I have a service that subscribes to an observable field of a dependency in the constructor. I am trying to write unit tests for this service, and in doing so, am trying to ignore the subscription to that observable. In other words, for some of these tests, I never want to emit a value, as I'm testing an unrelated function. How can I create a mock/spy of my service that simply does nothing with that observable?
Service
export class MyService {
constructor(private authService: AuthService) {
this.authService.configure();
this.authService.events.subscribe(async (event) => {
await this.authService.refreshToken();
});
}
AuthService dependency
This is a snippet of the 3rd party service that my service depends on.

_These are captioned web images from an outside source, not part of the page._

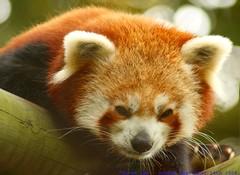 Wakey, Wakey...sleepy head... (law_keven) Tags: animals zoo furry panda dof bokeh redpanda critters furryfriday colchesterzoo zoology seenonflickr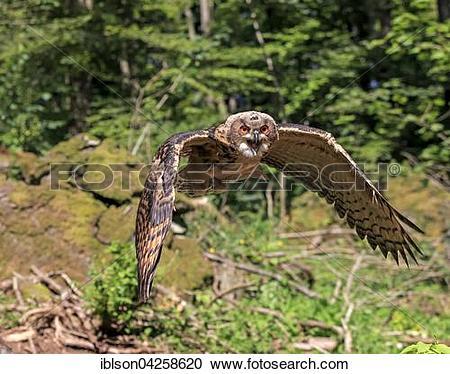 Stock Photography of Eurasian eagle.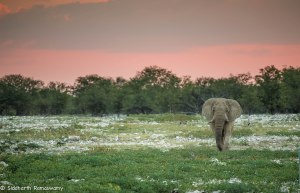 Namibia, A Road Trip - 2 - Onguma, Etosha-35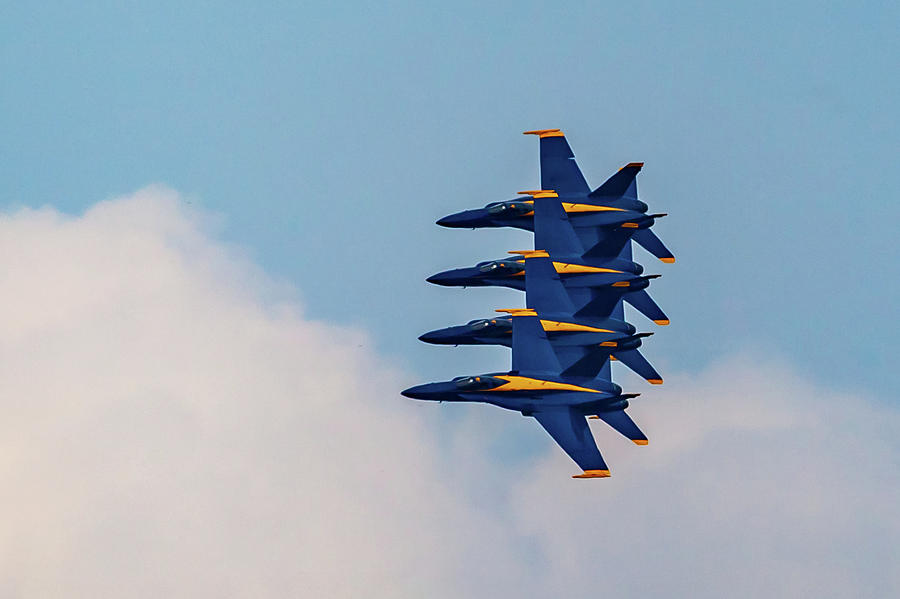 Blue Angels Stack of 4 by Donna Corless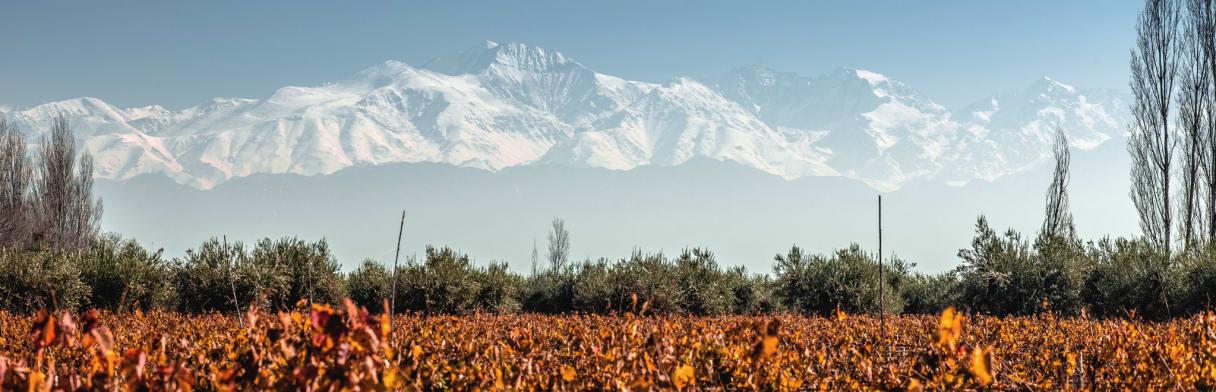 Bodega Achával Ferrer Weinreben mit Anden-Gebirge im Hintergrund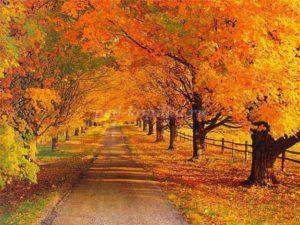 Прогулки с детьми осенью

export declare class AuthService implements OnDestroy {
events: Observable<Event>;
// ... other fields/functions
}
Spec
describe('MyService', () => {
let authServiceSpy: jasmine.SpyObj<AuthService>;
beforeEach(() => {
authServiceSpy = jasmine.createSpyObj<AuthService>(
['configure', 'refreshToken'],
{
get events() { return defer(() => Promise.resolve(new Event('some_event'))); }
}
);
TestBed.configureTestingModule({});
});
it('should create service and configure authService', () => {
const myService = new myService(authServiceSpy);
expect(myService).toBeTruthy();
expect(authServiceSpy.configure).toHaveBeenCalledOnce();
});
});
Whenever I run this test, the expectation is met but it also runs the callback in the observable subscription, and I haven't mocked the refreshToken
call (and don't want to have to).
CodePudding user response:
You need to inject your mock service, like this:
let authService: AuthService;
...
TestBed.configureTestingModule({
providers: [
{ provide: AuthService, useValue: authServiceSpy}
]
});
authService = TestBed.inject(AuthService);
Then you can also spy on the event subscribe function, so that your spy will be called, not the original function.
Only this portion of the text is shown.